Savages have the punch. The tension is there for the whole length of their album and songs like „Evil“ might give you, dear reader, an idea of why I thought it would be a good idea to compare these two bands. The heartbeat is there, the movement that The Kills have when they’re good is omnipresent on „Adore Life“ and can put you in a trance if you let it. Now, Savages are more ambitious, „Evil“ could have just as well be a lost and forgotten Danzig-song when it comes to the vocal line.
I would be mad if I wouldn’t mention the words „Post Punk“ and „80s“. Maybe it is the punk that doesn’t even try to be subtle on this album, maybe it’s the fact that Savages have released two, The Kills have already released five albums but personally, one band has released an album that is exciting, fun and dangerous and the other has added a few new (and fewer great) songs to their discography but nothing more.

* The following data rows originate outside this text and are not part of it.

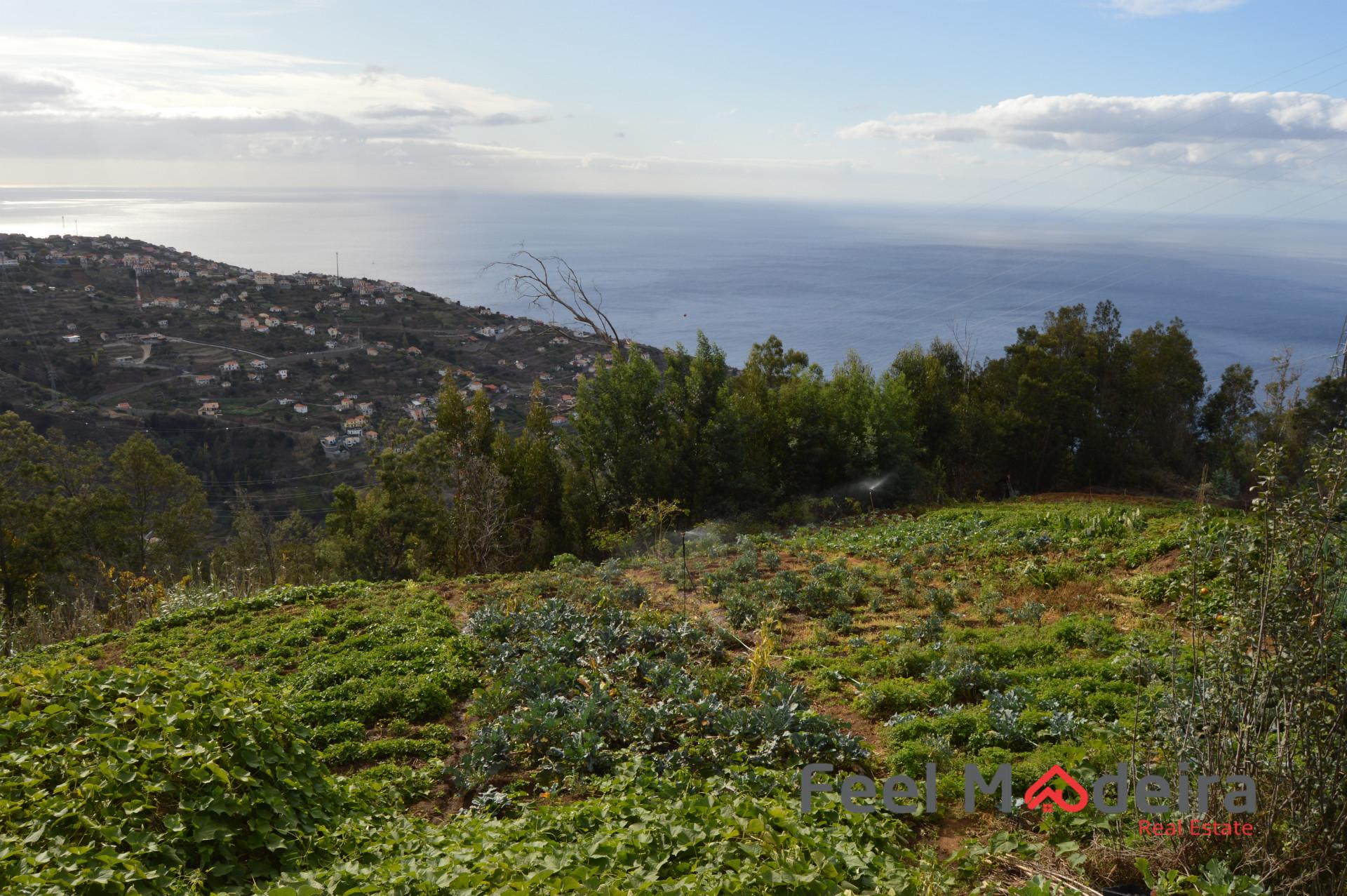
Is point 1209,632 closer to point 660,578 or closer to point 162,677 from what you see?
point 660,578

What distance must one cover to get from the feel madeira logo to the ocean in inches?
792

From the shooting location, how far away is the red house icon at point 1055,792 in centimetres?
462

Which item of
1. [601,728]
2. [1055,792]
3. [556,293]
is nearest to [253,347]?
[556,293]

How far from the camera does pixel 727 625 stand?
8.94m

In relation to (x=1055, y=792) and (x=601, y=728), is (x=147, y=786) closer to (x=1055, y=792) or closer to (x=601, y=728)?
(x=601, y=728)

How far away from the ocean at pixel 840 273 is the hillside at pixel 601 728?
51.2ft

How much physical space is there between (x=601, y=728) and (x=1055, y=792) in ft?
10.6

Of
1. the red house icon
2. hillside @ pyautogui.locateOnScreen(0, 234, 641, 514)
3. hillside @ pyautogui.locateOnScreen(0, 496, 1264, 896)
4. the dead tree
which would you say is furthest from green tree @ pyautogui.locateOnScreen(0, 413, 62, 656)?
the red house icon

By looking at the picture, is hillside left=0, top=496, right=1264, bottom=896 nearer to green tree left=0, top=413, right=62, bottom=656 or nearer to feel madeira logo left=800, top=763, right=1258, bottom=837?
feel madeira logo left=800, top=763, right=1258, bottom=837

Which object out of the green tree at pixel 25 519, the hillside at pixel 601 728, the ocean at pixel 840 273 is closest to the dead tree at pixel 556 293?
the ocean at pixel 840 273

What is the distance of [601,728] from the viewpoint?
6.01m

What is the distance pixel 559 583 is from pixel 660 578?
5.22 ft

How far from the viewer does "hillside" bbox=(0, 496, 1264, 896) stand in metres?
3.68

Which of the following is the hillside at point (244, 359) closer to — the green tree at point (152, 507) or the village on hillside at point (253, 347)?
the village on hillside at point (253, 347)
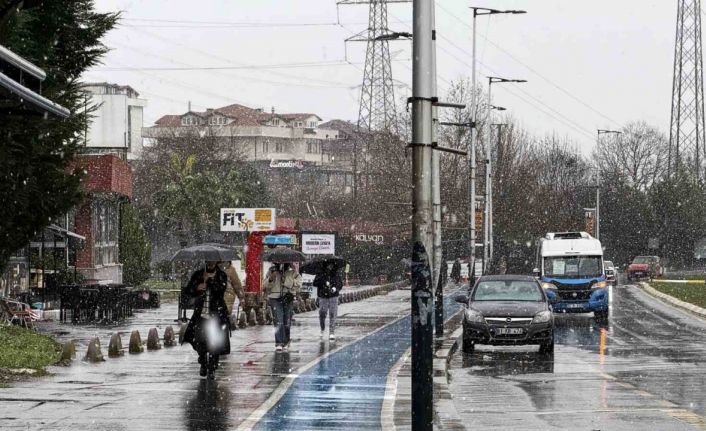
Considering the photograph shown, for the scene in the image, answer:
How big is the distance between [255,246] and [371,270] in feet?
126

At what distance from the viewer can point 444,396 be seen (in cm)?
1666

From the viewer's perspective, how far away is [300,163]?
559ft

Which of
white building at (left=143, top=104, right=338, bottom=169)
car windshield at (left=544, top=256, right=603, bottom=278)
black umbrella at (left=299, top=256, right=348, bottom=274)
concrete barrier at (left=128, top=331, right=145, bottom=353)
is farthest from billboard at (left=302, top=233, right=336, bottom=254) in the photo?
white building at (left=143, top=104, right=338, bottom=169)

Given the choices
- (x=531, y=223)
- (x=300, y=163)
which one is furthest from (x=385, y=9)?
(x=300, y=163)

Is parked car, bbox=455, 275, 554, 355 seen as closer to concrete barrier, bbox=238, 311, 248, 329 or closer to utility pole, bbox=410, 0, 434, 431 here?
concrete barrier, bbox=238, 311, 248, 329

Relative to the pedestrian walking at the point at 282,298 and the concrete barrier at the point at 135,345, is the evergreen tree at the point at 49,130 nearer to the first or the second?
the concrete barrier at the point at 135,345

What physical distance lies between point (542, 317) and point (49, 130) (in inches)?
387

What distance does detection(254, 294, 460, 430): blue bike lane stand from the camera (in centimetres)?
1358

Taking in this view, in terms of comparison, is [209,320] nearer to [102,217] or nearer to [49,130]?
[49,130]

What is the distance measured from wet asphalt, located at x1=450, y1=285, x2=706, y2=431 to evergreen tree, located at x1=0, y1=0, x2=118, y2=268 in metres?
8.06

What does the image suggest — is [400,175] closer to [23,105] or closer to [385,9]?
[385,9]

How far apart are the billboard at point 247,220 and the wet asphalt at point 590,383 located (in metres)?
15.8

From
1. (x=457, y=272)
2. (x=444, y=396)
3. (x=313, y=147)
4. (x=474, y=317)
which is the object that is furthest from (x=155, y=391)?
(x=313, y=147)

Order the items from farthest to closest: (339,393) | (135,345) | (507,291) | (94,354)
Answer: (507,291) → (135,345) → (94,354) → (339,393)
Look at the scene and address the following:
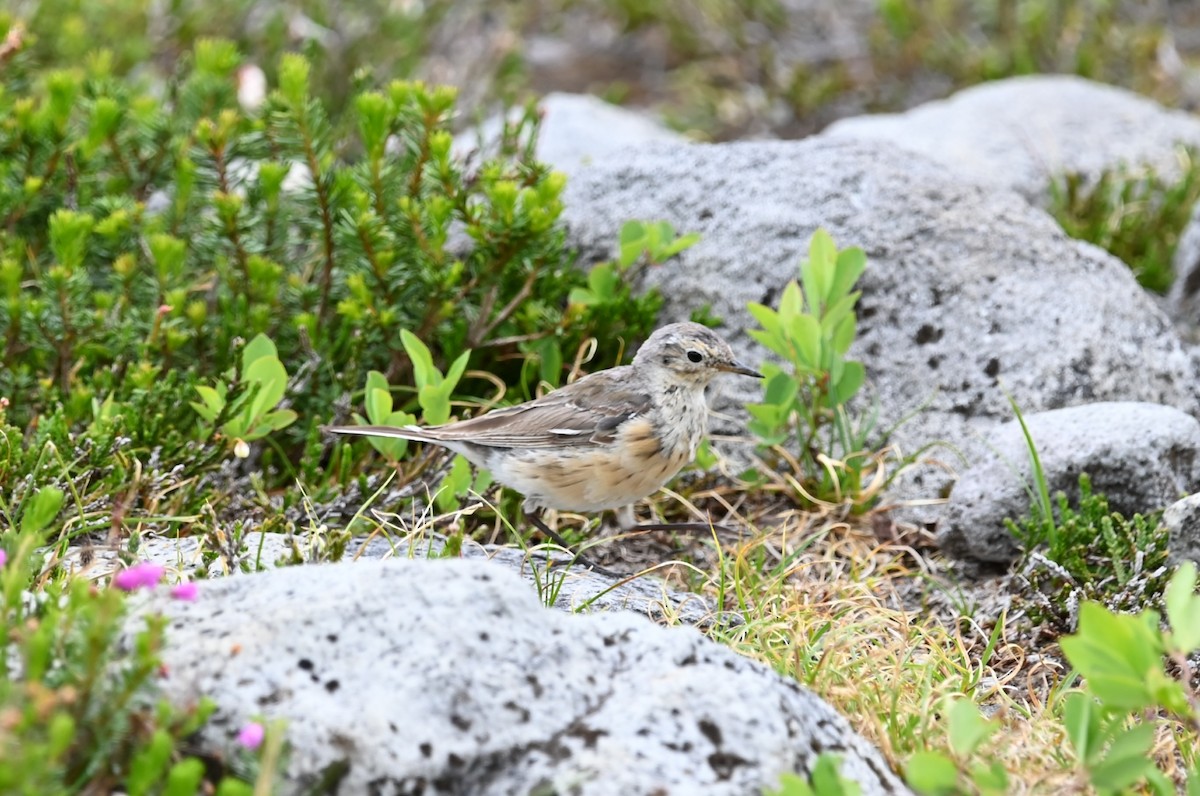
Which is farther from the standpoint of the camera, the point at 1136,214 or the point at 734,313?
the point at 1136,214

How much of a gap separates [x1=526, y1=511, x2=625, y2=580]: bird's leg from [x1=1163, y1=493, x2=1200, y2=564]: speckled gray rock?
2134mm

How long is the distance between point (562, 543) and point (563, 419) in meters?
0.51

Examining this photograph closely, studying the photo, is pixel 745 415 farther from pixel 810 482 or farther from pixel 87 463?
pixel 87 463

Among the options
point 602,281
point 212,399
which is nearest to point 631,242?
point 602,281

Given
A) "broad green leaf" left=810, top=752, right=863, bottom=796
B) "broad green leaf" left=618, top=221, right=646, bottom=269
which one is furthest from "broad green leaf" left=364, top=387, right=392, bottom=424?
"broad green leaf" left=810, top=752, right=863, bottom=796

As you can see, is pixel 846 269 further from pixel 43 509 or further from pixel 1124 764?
pixel 43 509

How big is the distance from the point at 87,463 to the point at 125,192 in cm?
248

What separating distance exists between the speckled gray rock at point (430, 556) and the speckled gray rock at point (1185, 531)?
5.70 ft

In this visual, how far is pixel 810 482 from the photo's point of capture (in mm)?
6254

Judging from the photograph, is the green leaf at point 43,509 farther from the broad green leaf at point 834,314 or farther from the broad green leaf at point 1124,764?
the broad green leaf at point 834,314

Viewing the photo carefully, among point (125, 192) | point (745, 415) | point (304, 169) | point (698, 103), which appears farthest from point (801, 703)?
point (698, 103)

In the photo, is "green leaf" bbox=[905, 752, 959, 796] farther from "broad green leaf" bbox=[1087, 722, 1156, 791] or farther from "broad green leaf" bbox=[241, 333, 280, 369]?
"broad green leaf" bbox=[241, 333, 280, 369]

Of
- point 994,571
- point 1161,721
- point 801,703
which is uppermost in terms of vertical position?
point 801,703

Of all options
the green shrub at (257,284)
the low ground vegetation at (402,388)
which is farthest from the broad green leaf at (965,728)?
the green shrub at (257,284)
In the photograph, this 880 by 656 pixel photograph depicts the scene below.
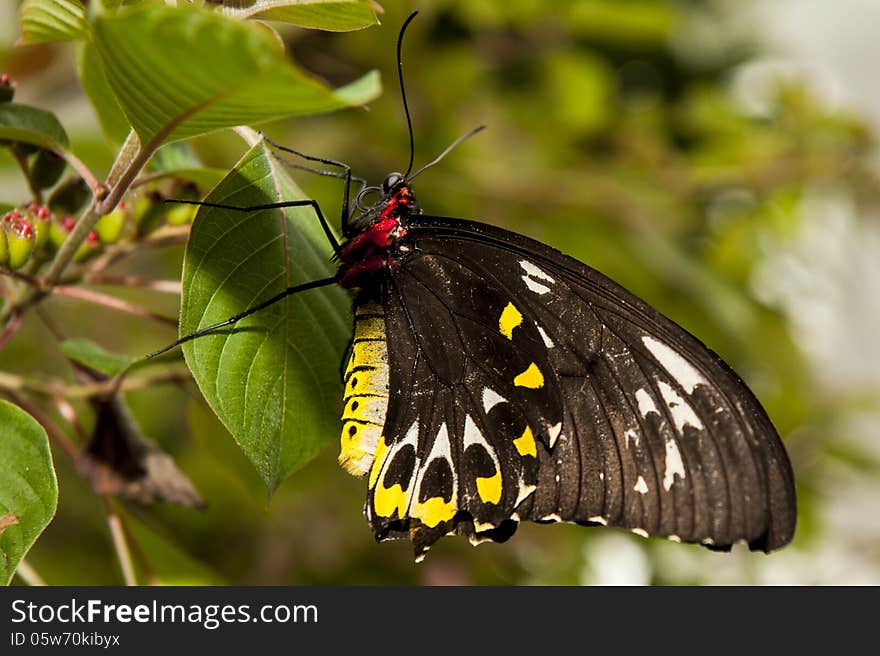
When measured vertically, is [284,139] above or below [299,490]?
above

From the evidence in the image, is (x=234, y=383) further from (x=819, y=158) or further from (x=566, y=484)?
(x=819, y=158)

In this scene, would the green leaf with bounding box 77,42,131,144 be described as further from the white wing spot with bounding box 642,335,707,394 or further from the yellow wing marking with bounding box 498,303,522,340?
the white wing spot with bounding box 642,335,707,394

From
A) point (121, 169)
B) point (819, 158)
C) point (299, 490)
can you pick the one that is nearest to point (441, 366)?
point (121, 169)

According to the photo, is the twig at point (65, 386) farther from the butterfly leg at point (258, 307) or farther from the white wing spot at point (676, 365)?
the white wing spot at point (676, 365)

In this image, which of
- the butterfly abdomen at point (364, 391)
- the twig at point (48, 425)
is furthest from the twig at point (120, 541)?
the butterfly abdomen at point (364, 391)

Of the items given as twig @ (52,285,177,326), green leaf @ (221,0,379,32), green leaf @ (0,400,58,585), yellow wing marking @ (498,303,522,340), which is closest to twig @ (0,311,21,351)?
twig @ (52,285,177,326)

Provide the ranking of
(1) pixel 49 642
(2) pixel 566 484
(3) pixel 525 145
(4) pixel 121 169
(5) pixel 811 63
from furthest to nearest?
1. (5) pixel 811 63
2. (3) pixel 525 145
3. (2) pixel 566 484
4. (1) pixel 49 642
5. (4) pixel 121 169

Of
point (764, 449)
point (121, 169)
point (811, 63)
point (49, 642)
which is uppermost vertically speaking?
point (811, 63)
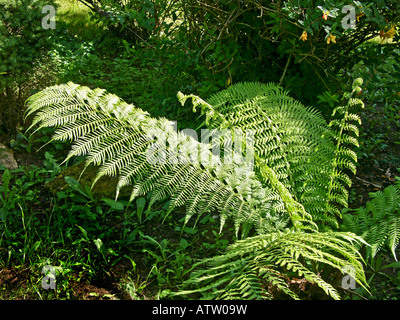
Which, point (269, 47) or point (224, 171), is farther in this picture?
point (269, 47)

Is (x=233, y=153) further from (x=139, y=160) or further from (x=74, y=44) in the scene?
(x=74, y=44)

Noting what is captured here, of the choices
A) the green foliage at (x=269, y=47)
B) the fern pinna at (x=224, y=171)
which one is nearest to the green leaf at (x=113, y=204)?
the fern pinna at (x=224, y=171)

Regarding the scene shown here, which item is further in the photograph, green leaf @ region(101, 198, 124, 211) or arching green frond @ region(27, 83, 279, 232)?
green leaf @ region(101, 198, 124, 211)

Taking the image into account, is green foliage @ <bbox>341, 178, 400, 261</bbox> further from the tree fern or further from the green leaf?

I gotta admit it, the first time I listened to the sophomore album by Lucius, who I lauded as one of my favourite newcomers a few years ago with an album that I loved to bits, I was a little disappointed. Where „Wildewoman“ had hit singles smacked in the front, middle and end of the record, „Good Grief“ (for me) needed some listens to show its true beauty which is the use of the Lucius-vocal harmony-brilliance in combination with a deeper connection of the songs with the lyrics.
One of the early standouts („Gone Insane“) sounds as manic as the lyrics and the video are but quite a few other songs are not as bold and sound more mature. This is absolutely the right step for this band but of course they set the standard impossibly high with „Wildewoman“ which was so incredibly diverse in style and musical genres that the more structured „Good Grief“ pales in comparison (at first).
However, I am fully converted and can’t even believe how I could not find all the joy in the tender „My heart got caught on your sleeve“, the wonderfully classic „Madness“ and the first ingenious single „Born again Teen“. Yes, it grows on you and then it opens up the same incredible pop-genius that Lucius already have shown on „Wildewoman“. Especially the emotions with which they operate (which is hard to do with harmonies anyways but which seems nearly impossible with a song like „Gone Insane“ that is absolutely stunning and shattering in its intensity) is one of the strongest assets of Lucius and I can assure you, it blossoms fully on stage.
So, here it is, late to the game but nevertheless all in and in full mascott-dressage (I chose a squirrel with fake eyelashes, lipstick and a black & white mod-dress): my full approval of this album.
By the way, the video to „Gone Insane“ is absolutely amazeballs! For someone who grew up with a lot of the 80s movies that discovered claymation as a way to freak out young kids, I am all in with this concept. Besides, this was pretty hard work for the girls to who had to pose for an eternity to get this done. I call it the „Sledgehammer“ of the 21st century and I will stick to that description.